Recent evidence strongly points to the matricellular glycoprotein, thrombospondin THBS1, as a key immunoregulatory factor. Thrombospondins are multidomain, calcium binding, extracellular glycoproteins, that maintain an anti-angiogenic environment in the eye and the human thrombospondin-1 glycoprotein gene (THBS1) is located on chromosome 15q15.[12]THBS1 glycoprotein is expressed by the human corneal epithelial basement membrane, the corneal endothelium, posterior Descemet's membrane, the trabecular meshwork, lens epithelium, and blood vessels.[13]THBS1 is known to be involved in the immune response of the anterior chamber of the eye by binding and activating latent TGF-β2 [Figure 1].[14] TGF-β2 has an inhibitory effect on the activity of T lymphocytes, suppresses DCs maturation, and promotes the generation of phenotypically and functionally immature DCs, resident antigen-presenting cells (APCs) that are found in human corneal stroma in allograft rejections.[9],[15]THBS1 functions as a potent suppressor of immune rejection is by downregulating the capacity of APCs to induce allosensitization of T cells,[16] and by THBS1 glycoprotein expression of the APCs impeding the APCs from embracing a phenotypically and functionally mature form. The discovery of this important function for THBS1 glycoprotein in the transplant setting now directs future strategies to targeting upregulation of THBS1 in APCs as an effective means to enhance allograft survival[16] and targeting THBS1-mediated TGF-β2 activation can enable new therapeutic approaches to corneal allograft rejections. The possibility of a genetic association to immune-mediated inflammation in corneal graft patients has been noted by an earlier study identifying three single nucleotide polymorphisms (SNPs) in the THBS1 gene that have been postulated to influence the THBS1 glycoprotein expression in the Caucasian population.[17] This prompted us to explore for the possibility of the same in Asian Indian population. This pilot study on THBS1 gene polymorphisms in Asian Indians in corneal allograft rejection in penetrating keratoplasty patients has been undertaken to evaluate if these patients had a genetic predisposition to immune-mediated inflammation involved in corneal graft rejection.


  Methods Top


This is a prospective case–control study of patients with optical penetrating keratoplasty and controls to evaluate for THBS1 gene single nucleotide polymorphisms (SNPs). Institute ethics approval and informed consent were obtained from all recruited study subjects. The study conformed to the Declaration of Helsinki. Cases comprised of 58 patients of optical penetrating keratoplasty (45 patients of optical penetrating keratoplasty with history of immune graft rejection (group 1) and 13 patients with clear full thickness corneal grafts for a minimum of 3 years without any previous episodes of rejection (group 2) were recruited from the outpatient and follow-up keratoplasty clinic our tertiary care center between the period of January to December 2016. Patients with corneal graft failures due to definite nonimmunologic causes, such as primary graft failure, acquired infection, or recurrence of original disease and those not consenting for participation in the study were excluded.
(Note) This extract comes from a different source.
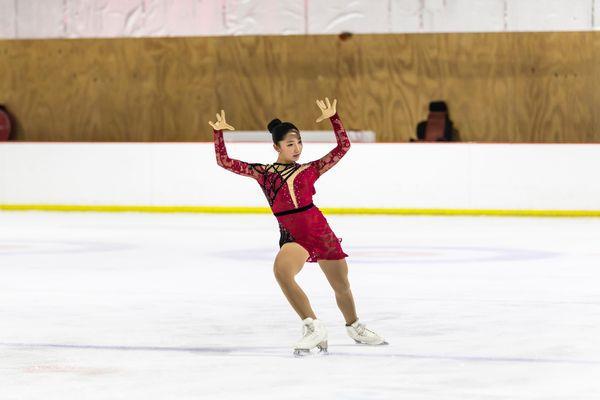 Hong (10) pursues figure skating despite the pandemic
Sixty-five normal subjects between 15 years to 75 years (age and gender matched) were taken as controls (group 3). Data recorded for all recruited study subjects included demographic details relating to indication, details of corneal graft surgery, details of immune graft rejection, graft status, and visual acuity. Complete ocular examination including visual acuity, IOP, slit lamp biomicroscopy, graft status were done for all recruited patients.
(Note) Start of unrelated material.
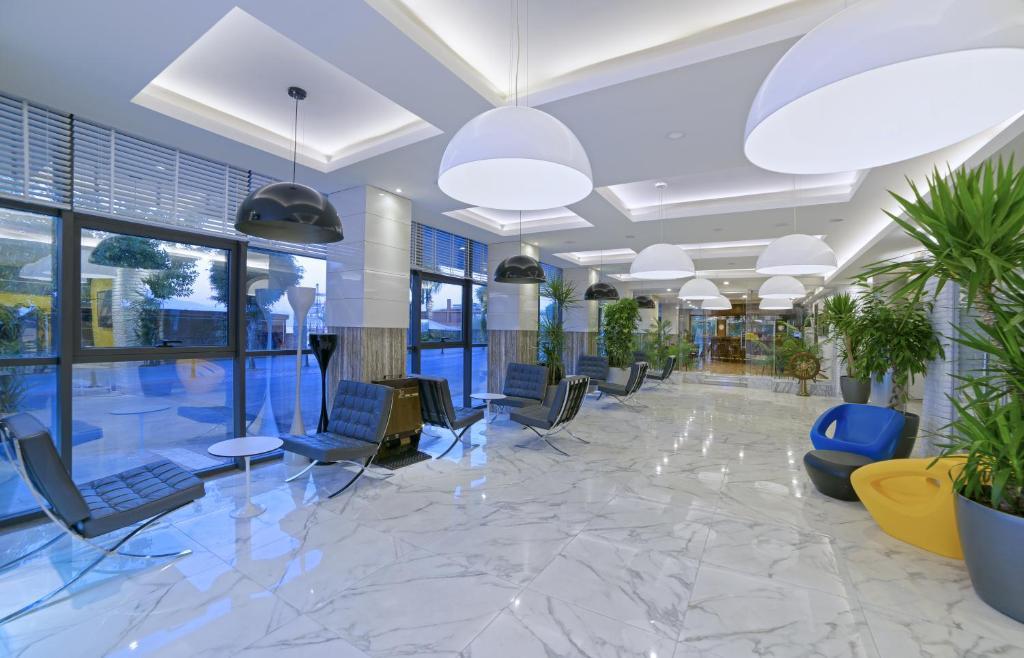 Лобби или стойка регистрации в Hotel Kaptan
Blood sample analysis for DNA from study recruits for genotyping for SNPs in THBS1 gene in patients with high risk corneal recipient bed and controls to identify a genetic predisposition in the corneal graft rejection was the primary outcome that was evaluated.

Peripheral blood collected from each study subject was used for isolation of DNA. DNA was extracted by using Qiagen DNA isolation kit following manufacturer's instruction. Three THBS1 gene SNPs (rs1478604, A>G; rs2228261, C>T; and rs2228262, A>G) that had been identified earlier[17] were analyzed by Amplification Refractory Mutation System-Polymerase Chain Reaction (ARMS PCR) method.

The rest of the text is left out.